For the next 11 years-until Robinson retired from baseball in 1956-the couple endured the humiliations and bigotry, and celebrated the triumphs and accolades, of being civil rights pioneers. The dignity with which Robinson handled his encounters with racism-including verbal and physical abuse on the field and in hotels, restaurants, trains, and elsewhere-drew public attention to the issue, stirred the consciences of many white Americans, and gave black Americans a tremendous boost of pride and self-confidence.
Martin Luther King Jr. once told Dodgers star Don Newcombe, who along with Robinson and baseball icon Roy Campanella moved from the Negro League to the Major League, "You'll never know what you and Jackie and Roy did to make it possible to do my job."
Robinson, who spent his entire Major League career (1947 to 1956) with the Dodgers, was voted Rookie of the Year in 1947 and Most Valuable Player in 1949, when he won the National League batting title with a .342 batting average. An outstanding base runner and base stealer, with a .311 lifetime batting average, he led the Dodgers to six pennants and was elected to the National Baseball Hall of Fame in 1962.
Over the years, most of the celebrations of Robinson's achievements-in movies, museum exhibits, and news articles-have been cast in a familiar ideological mold. They focus primarily on Robinson's accomplishments as an individual pioneer, as one man who triumphed over adversity-a lone trailblazer who broke baseball's color line on his athletic merits, with a helping hand from Dodgers executive Branch Rickey, the shrewd strategist who recruited Robinson and orchestrated his transition from the Negro Leagues to the all-white Major Leagues.
This version of the story has at times served conservative interests. In 1996, as the nation was celebrating the 50th anniversary of baseball's integration, the right-wing National Review pointed to Robinson's success as an argument against affirmative action. "Government had almost nothing to do with this triumph of the competitive market," wrote Steve Sailer. "Baseball owners finally realized that the more they cared about the color of people's money, the less they could afford to care about their color of their skin."
But the true story of baseball's integration is not primarily about the triumph of rugged individualism or enlightened capitalism. Rather, it was a political victory brought about by social protest, part and parcel of the nation's broader struggle for civil rights and social justice.
In interviews about the film, Burns describes racism and slavery as America's "original sin." He gives full credit to Robinson's talent and courage, but he also casts his achievement as part of the ongoing battle to dismantle America's own apartheid system. That story has been told in two outstanding books-Jules Tygiel's Baseball's Great Experiment (1983) and Chris Lamb's Conspiracy of Silence: Sportswriters and the Long Campaign to Desegregate Baseball (2012). Burns understands that history, which is filled with fascinating characters and dramatic conflicts.

• What you need to do
1. In the Robinson text, what batting average did he have when he won the National League batting title in 1949?
2. Summarize the Robinson text in two sentences.
Answer using only the text about Jackie Robinson, not the material.

• Dataset extract
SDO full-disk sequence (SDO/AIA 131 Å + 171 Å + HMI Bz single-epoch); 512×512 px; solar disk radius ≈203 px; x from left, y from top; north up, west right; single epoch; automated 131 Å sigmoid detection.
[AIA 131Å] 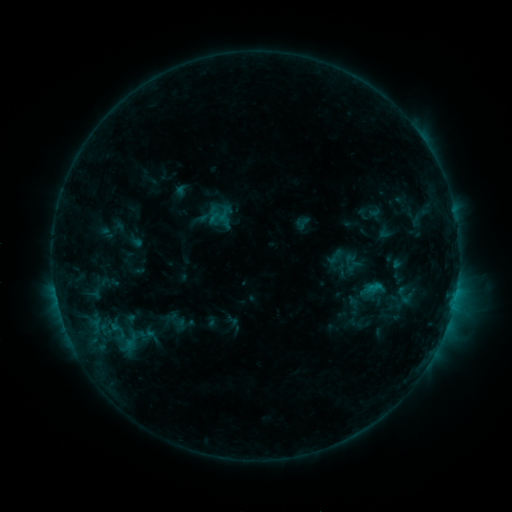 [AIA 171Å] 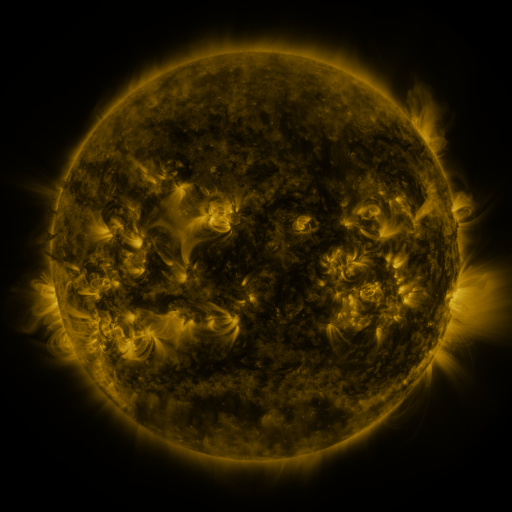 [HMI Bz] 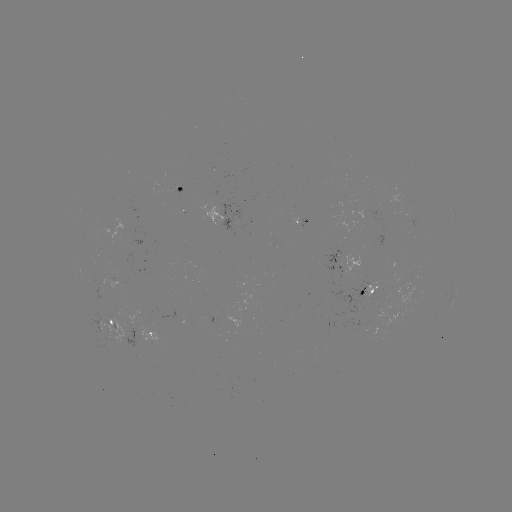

• Solutions below
1. He had a .342 batting average.

2. Jackie Robinson spent his whole Major League career with the Dodgers from 1947 to 1956, and the dignity with which he met racism drew public attention to the issue and gave black Americans a boost of pride. Most celebrations have cast him as a lone individual pioneer, but the text argues that baseball's integration was a political victory won through social protest as part of the broader struggle for civil rights.